▶ **WORK REQUIRED**:
Put every line of the entries below into one numbered list, skipping blank lines. Leave the pictures out of your answer.

Data records:
--- START ---

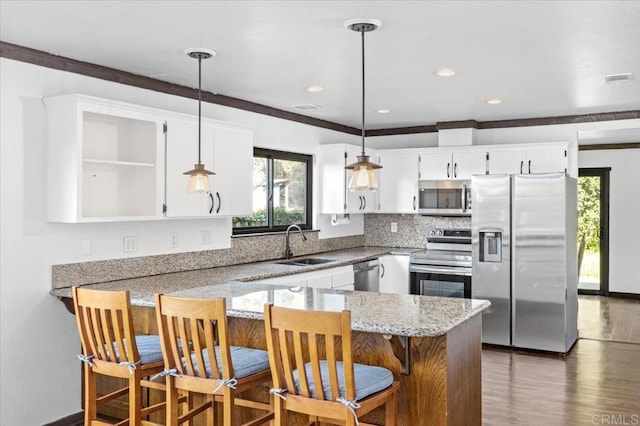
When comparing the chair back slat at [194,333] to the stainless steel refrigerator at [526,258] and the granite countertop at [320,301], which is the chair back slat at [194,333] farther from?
the stainless steel refrigerator at [526,258]

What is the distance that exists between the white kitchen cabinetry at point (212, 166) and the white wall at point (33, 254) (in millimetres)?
491

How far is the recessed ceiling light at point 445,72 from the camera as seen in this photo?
4218mm

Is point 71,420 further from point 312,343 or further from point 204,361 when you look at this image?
point 312,343

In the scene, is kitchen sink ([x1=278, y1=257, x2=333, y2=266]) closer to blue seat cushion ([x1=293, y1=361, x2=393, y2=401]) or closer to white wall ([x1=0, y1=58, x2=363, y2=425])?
white wall ([x1=0, y1=58, x2=363, y2=425])

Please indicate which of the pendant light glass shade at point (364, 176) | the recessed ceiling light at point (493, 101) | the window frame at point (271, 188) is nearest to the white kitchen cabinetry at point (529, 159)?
the recessed ceiling light at point (493, 101)

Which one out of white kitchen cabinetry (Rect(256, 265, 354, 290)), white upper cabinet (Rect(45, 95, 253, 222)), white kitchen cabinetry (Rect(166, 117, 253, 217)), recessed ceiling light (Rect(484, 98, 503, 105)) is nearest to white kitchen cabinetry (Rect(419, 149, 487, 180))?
recessed ceiling light (Rect(484, 98, 503, 105))

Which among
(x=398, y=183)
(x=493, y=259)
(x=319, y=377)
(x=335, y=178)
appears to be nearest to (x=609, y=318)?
(x=493, y=259)

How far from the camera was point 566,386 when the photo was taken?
15.3 ft

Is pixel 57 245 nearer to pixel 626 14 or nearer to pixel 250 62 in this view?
pixel 250 62

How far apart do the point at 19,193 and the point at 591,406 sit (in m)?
4.10

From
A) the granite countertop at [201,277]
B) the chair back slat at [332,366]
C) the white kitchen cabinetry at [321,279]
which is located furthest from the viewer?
the white kitchen cabinetry at [321,279]

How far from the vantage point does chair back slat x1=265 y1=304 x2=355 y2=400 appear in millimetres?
2318

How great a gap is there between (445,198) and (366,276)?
53.6 inches

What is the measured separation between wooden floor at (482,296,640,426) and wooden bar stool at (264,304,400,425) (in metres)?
1.83
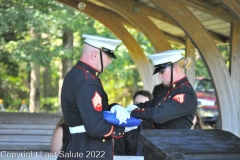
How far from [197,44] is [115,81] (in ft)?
47.3

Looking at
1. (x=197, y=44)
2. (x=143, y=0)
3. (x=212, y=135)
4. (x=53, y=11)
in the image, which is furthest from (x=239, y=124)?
(x=53, y=11)

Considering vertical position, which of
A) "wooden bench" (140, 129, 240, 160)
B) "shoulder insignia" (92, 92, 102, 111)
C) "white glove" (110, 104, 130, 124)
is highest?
"shoulder insignia" (92, 92, 102, 111)

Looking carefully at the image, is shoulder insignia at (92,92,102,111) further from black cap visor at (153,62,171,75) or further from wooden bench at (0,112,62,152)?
wooden bench at (0,112,62,152)

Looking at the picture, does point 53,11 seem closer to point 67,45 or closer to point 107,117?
point 67,45

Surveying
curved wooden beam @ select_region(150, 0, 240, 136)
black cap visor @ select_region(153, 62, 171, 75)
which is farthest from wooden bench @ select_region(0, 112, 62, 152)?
black cap visor @ select_region(153, 62, 171, 75)

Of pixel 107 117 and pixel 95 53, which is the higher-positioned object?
pixel 95 53

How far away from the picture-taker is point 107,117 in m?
3.06

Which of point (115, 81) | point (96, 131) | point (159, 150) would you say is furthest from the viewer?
point (115, 81)

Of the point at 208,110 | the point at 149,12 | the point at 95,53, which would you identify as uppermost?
the point at 149,12

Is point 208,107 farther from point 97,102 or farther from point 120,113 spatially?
point 97,102

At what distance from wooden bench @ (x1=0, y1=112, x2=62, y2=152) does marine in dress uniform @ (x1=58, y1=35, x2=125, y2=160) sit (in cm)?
258

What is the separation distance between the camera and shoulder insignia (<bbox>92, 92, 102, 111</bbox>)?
9.68 feet

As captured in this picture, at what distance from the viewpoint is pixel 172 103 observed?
3.55 metres

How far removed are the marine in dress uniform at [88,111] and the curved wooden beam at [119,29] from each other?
536cm
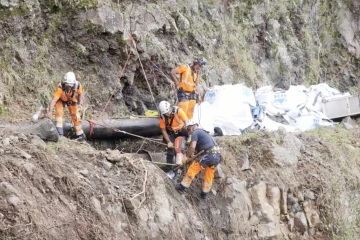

--- END ---

▶ **THE SOLUTION**:
1. When comparing the chair back slat at [194,333] to the stainless steel refrigerator at [526,258] and the granite countertop at [320,301], which is the chair back slat at [194,333] farther from?
2. the stainless steel refrigerator at [526,258]
3. What is the distance that exists between the white kitchen cabinetry at point (212, 166) and the white wall at point (33, 254) (in millimetres)?
4. 491
5. How far is the recessed ceiling light at point 445,72 from the camera as seen in this photo?
6. 4218mm
7. Is point 71,420 further from point 312,343 or further from point 204,361 when you look at this image?
8. point 312,343
9. In the scene, is kitchen sink ([x1=278, y1=257, x2=333, y2=266]) closer to blue seat cushion ([x1=293, y1=361, x2=393, y2=401]) or closer to white wall ([x1=0, y1=58, x2=363, y2=425])?
10. white wall ([x1=0, y1=58, x2=363, y2=425])
11. Please indicate which of the pendant light glass shade at point (364, 176) | the recessed ceiling light at point (493, 101) | the window frame at point (271, 188) is nearest to the white kitchen cabinetry at point (529, 159)?
12. the recessed ceiling light at point (493, 101)
13. Which one out of white kitchen cabinetry (Rect(256, 265, 354, 290)), white upper cabinet (Rect(45, 95, 253, 222)), white kitchen cabinetry (Rect(166, 117, 253, 217)), recessed ceiling light (Rect(484, 98, 503, 105)) is nearest to white kitchen cabinetry (Rect(419, 149, 487, 180))?
14. recessed ceiling light (Rect(484, 98, 503, 105))
15. Which among
16. (x=398, y=183)
17. (x=493, y=259)
18. (x=319, y=377)
19. (x=335, y=178)
20. appears to be nearest to (x=609, y=318)?
21. (x=493, y=259)
22. How far from the camera was point 566,386 when the photo was taken?
23. 15.3 ft
24. Is pixel 57 245 nearer to pixel 626 14 or nearer to pixel 250 62 in this view?
25. pixel 250 62
26. How far apart do the point at 19,193 and the point at 591,406 sit (in m)?
27. 4.10
28. From
29. A) the granite countertop at [201,277]
30. B) the chair back slat at [332,366]
31. C) the white kitchen cabinetry at [321,279]
32. which is located furthest from the viewer?
33. the white kitchen cabinetry at [321,279]
34. How far from the vantage point does chair back slat x1=265 y1=304 x2=355 y2=400 appear in millimetres?
35. 2318
36. How great a gap is there between (445,198) and (366,276)?
37. 53.6 inches
38. What is the measured separation between wooden floor at (482,296,640,426) and wooden bar stool at (264,304,400,425) (in metres)?
39. 1.83
40. How far from [197,44] is [115,81] (in ft)?
41. 47.3
42. Looking at
43. 1. (x=197, y=44)
44. 2. (x=143, y=0)
45. 3. (x=212, y=135)
46. 4. (x=53, y=11)
47. in the image, which is furthest from (x=239, y=124)?
48. (x=53, y=11)
49. Considering vertical position, which of
50. A) "wooden bench" (140, 129, 240, 160)
51. B) "shoulder insignia" (92, 92, 102, 111)
52. C) "white glove" (110, 104, 130, 124)
53. is highest?
54. "shoulder insignia" (92, 92, 102, 111)
55. Looking carefully at the image, is shoulder insignia at (92,92,102,111) further from black cap visor at (153,62,171,75) or further from wooden bench at (0,112,62,152)?
56. wooden bench at (0,112,62,152)
57. Looking at the picture, does point 53,11 seem closer to point 67,45 or closer to point 107,117?
58. point 67,45
59. Surveying
60. curved wooden beam @ select_region(150, 0, 240, 136)
61. black cap visor @ select_region(153, 62, 171, 75)
62. which is farthest from wooden bench @ select_region(0, 112, 62, 152)?
63. black cap visor @ select_region(153, 62, 171, 75)
64. Of pixel 107 117 and pixel 95 53, which is the higher-positioned object?
65. pixel 95 53
66. How far away from the picture-taker is point 107,117 in m?
67. 3.06
68. Which of point (115, 81) | point (96, 131) | point (159, 150) would you say is furthest from the viewer?
69. point (115, 81)
70. Of the point at 208,110 | the point at 149,12 | the point at 95,53, which would you identify as uppermost?
71. the point at 149,12
72. Is point 208,107 farther from point 97,102 or farther from point 120,113 spatially?
73. point 97,102
74. At what distance from wooden bench @ (x1=0, y1=112, x2=62, y2=152) does marine in dress uniform @ (x1=58, y1=35, x2=125, y2=160) sit (in cm)?
75. 258
76. What is the separation distance between the camera and shoulder insignia (<bbox>92, 92, 102, 111</bbox>)?
77. 9.68 feet
78. As captured in this picture, at what distance from the viewpoint is pixel 172 103 observed?
79. 3.55 metres
80. How far removed are the marine in dress uniform at [88,111] and the curved wooden beam at [119,29] from each other?
81. 536cm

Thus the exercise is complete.